Kennedy thanked him for his courtesy, and we rose to go. “I shall be glad to keep you informed of anything that turns up,” he promised.
THE ARTIFICIAL KIDNEY
In the laboratory, Kennedy quietly set to work. He began by tearing from the germ letter the piece of gelatine and first examining it with a pocket lens. Then, with a sterile platinum wire, he picked out several minute sections of the black spot on the gelatine and placed them in agar, blood serum, and other media on which they would be likely to grow.
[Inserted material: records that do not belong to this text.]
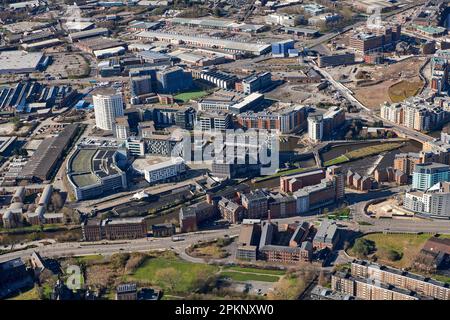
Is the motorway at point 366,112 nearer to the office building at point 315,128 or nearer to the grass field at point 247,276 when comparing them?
the office building at point 315,128

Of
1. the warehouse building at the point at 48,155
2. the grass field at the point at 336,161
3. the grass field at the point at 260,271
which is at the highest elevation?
the warehouse building at the point at 48,155

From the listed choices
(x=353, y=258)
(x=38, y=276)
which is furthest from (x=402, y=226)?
(x=38, y=276)

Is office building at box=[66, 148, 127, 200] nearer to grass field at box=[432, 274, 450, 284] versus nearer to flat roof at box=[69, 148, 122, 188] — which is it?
flat roof at box=[69, 148, 122, 188]

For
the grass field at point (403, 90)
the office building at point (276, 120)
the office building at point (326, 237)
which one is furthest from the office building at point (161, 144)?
the grass field at point (403, 90)

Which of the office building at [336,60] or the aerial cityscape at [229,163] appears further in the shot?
the office building at [336,60]

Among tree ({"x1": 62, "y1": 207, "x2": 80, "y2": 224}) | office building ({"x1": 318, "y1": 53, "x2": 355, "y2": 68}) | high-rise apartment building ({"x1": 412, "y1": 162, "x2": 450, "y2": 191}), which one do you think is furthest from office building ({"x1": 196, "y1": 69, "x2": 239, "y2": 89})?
tree ({"x1": 62, "y1": 207, "x2": 80, "y2": 224})

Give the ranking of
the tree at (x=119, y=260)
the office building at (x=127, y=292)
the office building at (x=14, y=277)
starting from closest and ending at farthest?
the office building at (x=127, y=292), the office building at (x=14, y=277), the tree at (x=119, y=260)

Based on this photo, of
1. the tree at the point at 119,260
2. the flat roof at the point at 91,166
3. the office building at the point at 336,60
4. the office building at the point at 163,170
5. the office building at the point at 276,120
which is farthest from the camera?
the office building at the point at 336,60

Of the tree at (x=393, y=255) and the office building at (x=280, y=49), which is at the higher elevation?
the office building at (x=280, y=49)
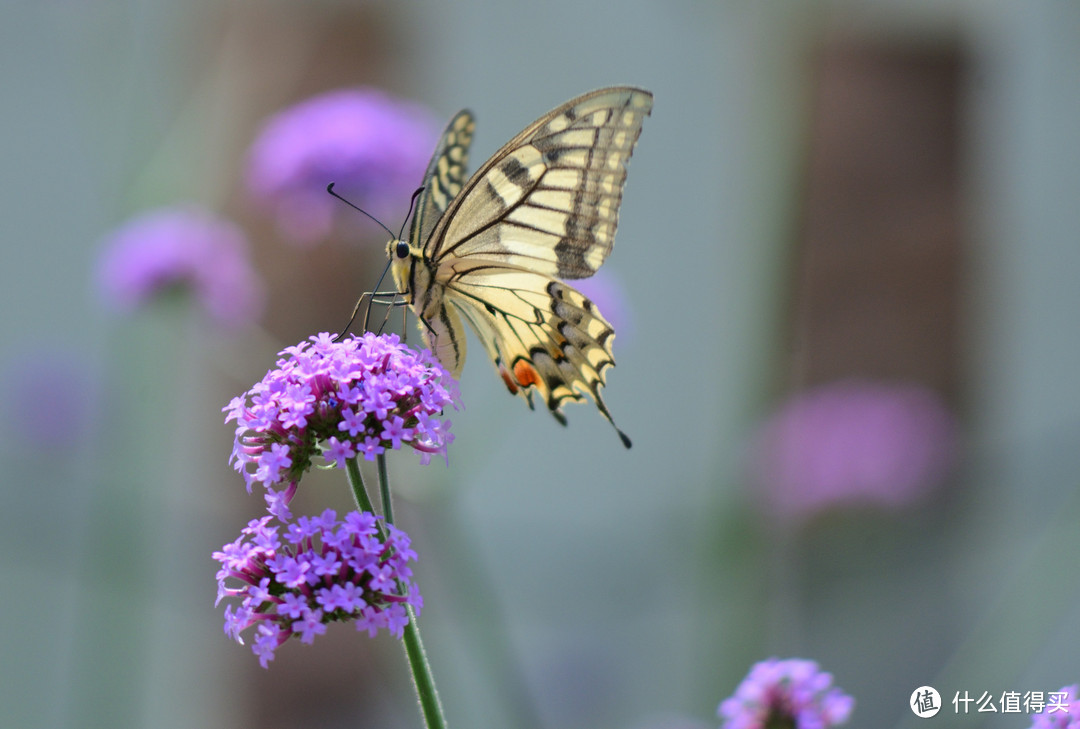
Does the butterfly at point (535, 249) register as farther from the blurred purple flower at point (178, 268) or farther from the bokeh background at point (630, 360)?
the bokeh background at point (630, 360)

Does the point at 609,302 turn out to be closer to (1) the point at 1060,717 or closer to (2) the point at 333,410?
(2) the point at 333,410

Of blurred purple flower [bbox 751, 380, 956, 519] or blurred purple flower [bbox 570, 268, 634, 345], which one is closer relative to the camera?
blurred purple flower [bbox 570, 268, 634, 345]

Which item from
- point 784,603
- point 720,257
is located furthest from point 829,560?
point 720,257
“I shall have to wait until to-morrow to examine them properly,” he remarked. “There are colonies of something there, all right, but I must have them more fully developed.”
A hurried telephone call late in the day from Miss Sears told us that Mrs. Blake herself had begun to complain, and that Dr. Wilson had been summoned but had been unable to give an opinion on the nature of the malady.
Kennedy quickly decided on making a visit to the doctor, who lived not far downtown from the laboratory.
Dr. Rae Wilson proved to be a nervous little woman, inclined, I felt, to be dictatorial. I thought that secretly she felt a little piqued at our having been taken into the Blakes’ confidence before herself, and Kennedy made every effort to smooth that aspect over tactfully.
“Have you any idea what it can be?” he asked finally.
She shook her head noncommittally. “I have taken blood smears,” she answered, “but so far haven’t been able to discover anything. I shall have to have her under observation for a day or two before I can answer that. Still, as Mrs. Blake is so ill, I have ordered another trained nurse to relieve Miss Sears of the added work, a very efficient nurse, a Miss Rogers.”